# Given problem A:
Answer these questions about the thread on Python precommit duration:
(i) What link is given for the proposed change?
(ii) On which pull request number are Python precommits still timing out?
(iii) What was the original purpose of the Cython variant?

══ Source excerpt

Re: Python Precommit duration pushing 2 hours

2019-11-04 Thread Ahmet Altay
PR for the proposed change: https://github.com/apache/beam/pull/9985

On Mon, Nov 4, 2019 at 1:35 PM Udi Meiri  wrote:

> +1
>
> On Mon, Nov 4, 2019 at 12:09 PM Robert Bradshaw 
> wrote:
>
>> +1, this seems like a good step with a clear win.
>>
>> On Mon, Nov 4, 2019 at 12:06 PM Ahmet Altay  wrote:
>> >
>> > Python precommits are still timing out on #9925. I am guessing that
>> means this change would not be enough.
>> >
>> > I am proposing cutting down the number of test variants we run in
>> precommits. Currently for each version we ran the following variants
>> serially:
>> > - base: Runs all unit tests with tox
>> > - Cython: Installs cython and runs all unit tests as base version. The
>> original purpose was to ensure that tests pass with or without cython.

════
══ Material for this exercise

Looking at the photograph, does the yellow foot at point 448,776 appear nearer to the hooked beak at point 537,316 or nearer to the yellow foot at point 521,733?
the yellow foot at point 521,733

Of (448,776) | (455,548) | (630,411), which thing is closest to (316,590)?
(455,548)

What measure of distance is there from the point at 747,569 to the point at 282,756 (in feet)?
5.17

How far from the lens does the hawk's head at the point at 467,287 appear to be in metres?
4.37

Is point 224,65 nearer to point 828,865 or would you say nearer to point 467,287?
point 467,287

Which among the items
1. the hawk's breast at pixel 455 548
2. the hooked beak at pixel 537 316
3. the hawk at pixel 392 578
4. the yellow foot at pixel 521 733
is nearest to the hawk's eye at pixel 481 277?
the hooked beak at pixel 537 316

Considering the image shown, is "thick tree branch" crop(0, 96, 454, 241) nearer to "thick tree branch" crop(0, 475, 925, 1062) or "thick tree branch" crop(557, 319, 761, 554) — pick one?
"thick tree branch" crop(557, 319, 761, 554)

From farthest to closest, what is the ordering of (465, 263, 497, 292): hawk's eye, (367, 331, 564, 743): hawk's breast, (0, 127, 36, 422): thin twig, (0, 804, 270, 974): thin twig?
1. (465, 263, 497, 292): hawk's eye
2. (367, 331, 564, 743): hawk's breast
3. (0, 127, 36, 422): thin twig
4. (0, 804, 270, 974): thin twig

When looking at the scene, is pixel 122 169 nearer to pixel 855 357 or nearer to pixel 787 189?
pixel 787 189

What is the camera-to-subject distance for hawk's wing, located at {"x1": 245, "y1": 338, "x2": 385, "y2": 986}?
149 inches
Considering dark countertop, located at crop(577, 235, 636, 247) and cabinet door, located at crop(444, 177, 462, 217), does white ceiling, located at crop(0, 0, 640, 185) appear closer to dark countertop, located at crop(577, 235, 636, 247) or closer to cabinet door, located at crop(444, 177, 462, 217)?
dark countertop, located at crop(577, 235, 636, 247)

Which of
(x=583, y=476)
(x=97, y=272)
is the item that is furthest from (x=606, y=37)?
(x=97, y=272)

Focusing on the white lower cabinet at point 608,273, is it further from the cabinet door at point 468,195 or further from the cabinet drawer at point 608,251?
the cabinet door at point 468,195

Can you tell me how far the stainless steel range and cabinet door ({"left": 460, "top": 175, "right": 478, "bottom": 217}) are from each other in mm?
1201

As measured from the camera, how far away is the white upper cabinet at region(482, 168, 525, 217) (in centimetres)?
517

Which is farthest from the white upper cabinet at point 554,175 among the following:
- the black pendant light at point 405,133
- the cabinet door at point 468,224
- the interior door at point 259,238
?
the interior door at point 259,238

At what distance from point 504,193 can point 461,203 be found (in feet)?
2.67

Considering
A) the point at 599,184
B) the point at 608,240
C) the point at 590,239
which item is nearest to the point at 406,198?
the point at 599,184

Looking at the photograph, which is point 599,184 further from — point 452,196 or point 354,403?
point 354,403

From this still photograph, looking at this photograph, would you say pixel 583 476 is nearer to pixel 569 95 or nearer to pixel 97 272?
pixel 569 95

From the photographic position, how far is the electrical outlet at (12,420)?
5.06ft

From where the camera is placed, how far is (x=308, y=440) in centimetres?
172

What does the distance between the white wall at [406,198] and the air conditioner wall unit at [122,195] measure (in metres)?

════

# Given problem B:
Reproduce the saved entries listing above verbatim, from the line containing "Looking at the photograph, which" down through the end of the listing.

# Solution A:
(i) https://github.com/apache/beam/pull/9985
(ii) #9925
(iii) To ensure that tests pass with or without cython.

# Solution B:
Looking at the photograph, which is point 599,184 further from — point 452,196 or point 354,403?
point 354,403

From this still photograph, looking at this photograph, would you say pixel 583 476 is nearer to pixel 569 95 or nearer to pixel 97 272?
pixel 569 95

From the photographic position, how far is the electrical outlet at (12,420)?
5.06ft

From where the camera is placed, how far is (x=308, y=440) in centimetres?
172

What does the distance between the white wall at [406,198] and the air conditioner wall unit at [122,195] measure (in metres)?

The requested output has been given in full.